Оставив кучку меха, некогда бывшую Зайцелотом, и смирившись наконец с тем, что отныне всегда буду говорить о нем в прошедшем времени, я медленно двинулась к дому, сжимая и разжимая кулаки, покрытые липкой коркой запекшейся крови. Отец в халате отдыхал на диване; щеки его заливал здоровый румянец, вокруг ноздрей чернели кровавые ободки. Он листал брошюру и бубнил себе под нос: «Расстройство всего организма… иннервация… диспепсия… говяжий бульон?». Не отрываясь от чтения, он тем же тоном спросил:
– Где ты была?
Голос мой никак не мог вернуться из того места, где побывал.
– Ш-ш-ш…
Отец опустил ноги на пол и хлопнул брошюрой по диванной подушке; подушка подпрыгнула.
– Проклятье, – неспешно проговорил он, – когда же ты научишься нормально говорить?
Я тупо уставилась на него, сжимая и разжимая кулаки.
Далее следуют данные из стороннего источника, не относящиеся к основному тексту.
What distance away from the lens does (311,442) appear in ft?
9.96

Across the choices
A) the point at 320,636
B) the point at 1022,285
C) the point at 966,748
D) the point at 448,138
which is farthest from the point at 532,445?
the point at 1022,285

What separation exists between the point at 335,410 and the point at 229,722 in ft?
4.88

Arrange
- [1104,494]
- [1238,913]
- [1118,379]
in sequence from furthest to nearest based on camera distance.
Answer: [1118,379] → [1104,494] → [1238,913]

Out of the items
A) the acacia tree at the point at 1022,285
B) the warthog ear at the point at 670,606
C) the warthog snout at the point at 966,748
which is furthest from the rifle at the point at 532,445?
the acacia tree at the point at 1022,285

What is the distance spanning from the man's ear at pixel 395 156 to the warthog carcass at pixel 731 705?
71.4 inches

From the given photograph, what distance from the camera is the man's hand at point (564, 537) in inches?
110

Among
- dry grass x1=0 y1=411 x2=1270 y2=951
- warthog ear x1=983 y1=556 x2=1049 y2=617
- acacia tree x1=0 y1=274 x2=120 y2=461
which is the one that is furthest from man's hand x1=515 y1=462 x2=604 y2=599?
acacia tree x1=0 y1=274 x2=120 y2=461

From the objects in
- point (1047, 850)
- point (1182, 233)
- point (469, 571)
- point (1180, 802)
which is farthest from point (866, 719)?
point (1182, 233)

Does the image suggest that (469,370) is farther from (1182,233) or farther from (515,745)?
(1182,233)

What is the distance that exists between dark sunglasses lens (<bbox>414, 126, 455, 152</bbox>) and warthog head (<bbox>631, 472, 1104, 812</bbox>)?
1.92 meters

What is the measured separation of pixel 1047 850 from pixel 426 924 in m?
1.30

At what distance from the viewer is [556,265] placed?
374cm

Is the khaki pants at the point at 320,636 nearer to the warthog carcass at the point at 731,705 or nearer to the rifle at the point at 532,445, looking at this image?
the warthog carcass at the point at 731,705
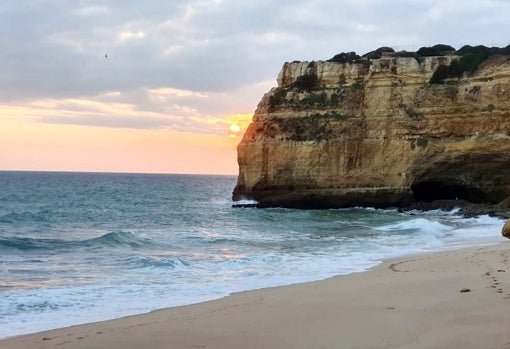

– Ты – мое порождение, – вымолвил он звучно, протяжно, смакуя каждое слово, и я поняла, что он вновь возомнил себя великим оратором и сейчас произнесет очередной монолог. – Моя наследственность видна в тебе, хоть и искажена и ослаблена вредоносным влиянием по материнской линии. И я не допущу, чтобы эта малая часть меня, что живет в тебе, явилась миру, не владея правильной речью и… – он откинулся на диван, только что заметив, что мое платье все в кроличьей крови и шерсти, – …в столь неподобающем виде! – Он говорил изумленно, словно не веря своим глазам. – Помилуй, ведь ты – мое искаженное отражение! Ты несешь в себе мой отпечаток, пусть его и еле видно за твоей испорченностью. Вина за это лежит на мне, я признаю ее, но никогда не смирюсь с тем, что мое дитя, обладая даже малой толикой моей одаренности, не выше и других детей, и не превосходит отпрысков людей гораздо менее достойных, чем я. И ты унаследуешь эту одаренность, пусть даже и в меньшей степени. Подойди. – Он гротескно улыбнулся и похлопал по диванной подушке. – Скажи-ка: «Я научусь контролировать свою речь и заставлю себя успокоиться».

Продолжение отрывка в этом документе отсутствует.